(READING TEXT Opens)

Lithium-ion batteries see much brighter days for Asia-based battery makers

LG Chem battery researchNot long ago, Navigant Research identified what it considers to be the top 10 most significant lithium-ion battery makers active in the electric vehicle market. Its top 10 ranking is based on systems integration, safety engineering, chemistry performance, geographic reach, manufacturing and product performance, pricing, and overall corporate financial health. Here’s the top 10 list with a bit of company background information….

  1. LG Chem – formerly a subsidiary of LG Group, the South Korean company went public in 2001 with LG Group remaining a significant investor.
  2. Johnson Controls – a US-based company offering products and services to optimize energy and operational efficiencies to several industries including automotive.
  3. Automotive Energy Supply Corp. (AESC) – a joint venture between three Japan-based companies – Nissan, information technology company NEC Corp., and electronic device company NEC TOKIN Corp.
  4. Panasonic – a Japanese electronics company.
  5. Samsung SDI – a subsidiary of South Korea-based Samsung Electronics.
  6. SK Continental E-Motion – a joint venture between South Korea’s largest oil refiner SK Innovation and German automotive parts supplier Continental AG.
  7. Hitachi – a Japanese engineering and electronics conglomerate.
  8. Toshiba – a Japanese engineering and electronics conglomerate.

(READING TEXT Closes)
(LISTED ENTRIES Opens)

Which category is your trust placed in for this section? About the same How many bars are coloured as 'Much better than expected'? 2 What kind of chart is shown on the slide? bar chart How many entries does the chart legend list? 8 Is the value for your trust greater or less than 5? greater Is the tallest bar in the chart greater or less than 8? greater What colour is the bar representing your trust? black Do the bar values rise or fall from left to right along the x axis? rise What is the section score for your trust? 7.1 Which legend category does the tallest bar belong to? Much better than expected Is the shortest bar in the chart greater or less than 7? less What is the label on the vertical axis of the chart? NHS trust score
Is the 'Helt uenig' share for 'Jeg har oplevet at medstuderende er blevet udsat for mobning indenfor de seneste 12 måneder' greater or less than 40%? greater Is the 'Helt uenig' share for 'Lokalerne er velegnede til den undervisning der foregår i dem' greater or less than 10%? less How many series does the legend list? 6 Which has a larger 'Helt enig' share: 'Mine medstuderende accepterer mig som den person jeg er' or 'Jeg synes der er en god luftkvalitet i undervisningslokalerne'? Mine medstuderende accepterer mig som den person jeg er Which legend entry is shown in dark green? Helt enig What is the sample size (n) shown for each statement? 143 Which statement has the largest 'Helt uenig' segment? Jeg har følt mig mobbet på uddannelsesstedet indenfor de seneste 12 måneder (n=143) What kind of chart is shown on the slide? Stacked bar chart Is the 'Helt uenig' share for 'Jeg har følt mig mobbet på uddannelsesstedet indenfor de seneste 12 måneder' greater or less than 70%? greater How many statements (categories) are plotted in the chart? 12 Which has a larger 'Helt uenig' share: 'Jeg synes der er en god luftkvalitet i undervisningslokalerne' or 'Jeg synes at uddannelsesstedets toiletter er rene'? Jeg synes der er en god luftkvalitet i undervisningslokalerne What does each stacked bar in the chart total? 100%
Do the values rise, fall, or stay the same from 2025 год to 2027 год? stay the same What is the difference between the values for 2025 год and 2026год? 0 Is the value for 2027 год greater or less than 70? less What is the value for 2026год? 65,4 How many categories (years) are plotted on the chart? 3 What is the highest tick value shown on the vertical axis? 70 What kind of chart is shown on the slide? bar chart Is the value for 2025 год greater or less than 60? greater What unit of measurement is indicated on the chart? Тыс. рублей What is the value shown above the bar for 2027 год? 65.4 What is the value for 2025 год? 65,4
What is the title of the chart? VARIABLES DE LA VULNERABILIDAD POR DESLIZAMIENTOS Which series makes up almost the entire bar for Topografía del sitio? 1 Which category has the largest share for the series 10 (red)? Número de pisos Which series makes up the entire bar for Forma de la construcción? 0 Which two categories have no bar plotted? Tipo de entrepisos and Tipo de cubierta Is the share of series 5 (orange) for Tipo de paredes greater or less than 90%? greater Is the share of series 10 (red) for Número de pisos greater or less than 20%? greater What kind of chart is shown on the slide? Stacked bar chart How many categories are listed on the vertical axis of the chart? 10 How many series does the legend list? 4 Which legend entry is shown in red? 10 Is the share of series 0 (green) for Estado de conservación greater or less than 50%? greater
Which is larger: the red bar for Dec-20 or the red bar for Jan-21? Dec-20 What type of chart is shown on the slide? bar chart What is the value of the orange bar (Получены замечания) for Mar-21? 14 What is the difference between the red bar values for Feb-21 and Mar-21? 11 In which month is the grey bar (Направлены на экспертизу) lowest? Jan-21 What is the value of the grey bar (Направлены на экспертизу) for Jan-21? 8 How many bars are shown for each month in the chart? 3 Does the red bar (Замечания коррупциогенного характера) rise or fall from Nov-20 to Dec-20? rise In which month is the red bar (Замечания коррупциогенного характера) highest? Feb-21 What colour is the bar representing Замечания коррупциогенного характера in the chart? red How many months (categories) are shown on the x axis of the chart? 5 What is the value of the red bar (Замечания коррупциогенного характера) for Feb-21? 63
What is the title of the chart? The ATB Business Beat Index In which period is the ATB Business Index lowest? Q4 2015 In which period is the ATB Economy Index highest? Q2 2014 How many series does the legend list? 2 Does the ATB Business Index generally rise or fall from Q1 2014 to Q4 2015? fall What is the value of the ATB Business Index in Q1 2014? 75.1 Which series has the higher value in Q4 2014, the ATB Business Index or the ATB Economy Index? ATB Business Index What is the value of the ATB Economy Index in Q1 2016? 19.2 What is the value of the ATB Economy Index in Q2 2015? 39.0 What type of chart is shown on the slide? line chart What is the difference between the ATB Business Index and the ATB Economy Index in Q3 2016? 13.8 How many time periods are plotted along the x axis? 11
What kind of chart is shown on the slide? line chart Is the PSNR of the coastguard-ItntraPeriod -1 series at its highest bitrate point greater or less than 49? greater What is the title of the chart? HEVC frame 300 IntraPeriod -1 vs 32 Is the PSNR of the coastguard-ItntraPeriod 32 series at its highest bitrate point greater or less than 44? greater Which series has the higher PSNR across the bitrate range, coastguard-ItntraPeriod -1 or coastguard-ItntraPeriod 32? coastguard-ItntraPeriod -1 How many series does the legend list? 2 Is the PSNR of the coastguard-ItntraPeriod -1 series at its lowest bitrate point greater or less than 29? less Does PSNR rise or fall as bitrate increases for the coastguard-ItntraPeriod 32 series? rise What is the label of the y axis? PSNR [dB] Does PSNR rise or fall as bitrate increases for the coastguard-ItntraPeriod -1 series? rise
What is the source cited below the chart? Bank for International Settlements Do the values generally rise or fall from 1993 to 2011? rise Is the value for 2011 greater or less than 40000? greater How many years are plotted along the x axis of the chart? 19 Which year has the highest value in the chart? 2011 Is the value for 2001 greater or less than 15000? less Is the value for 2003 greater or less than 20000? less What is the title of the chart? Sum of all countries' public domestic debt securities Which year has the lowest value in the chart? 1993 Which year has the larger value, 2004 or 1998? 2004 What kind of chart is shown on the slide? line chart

(LISTED ENTRIES Closes)

- YOUR GOAL -
According to the article on lithium-ion battery makers, which three companies formed the joint venture Automotive Energy Supply Corp.?

- RESULT OF THIS TASK -
Nissan, NEC Corp., and NEC TOKIN Corp.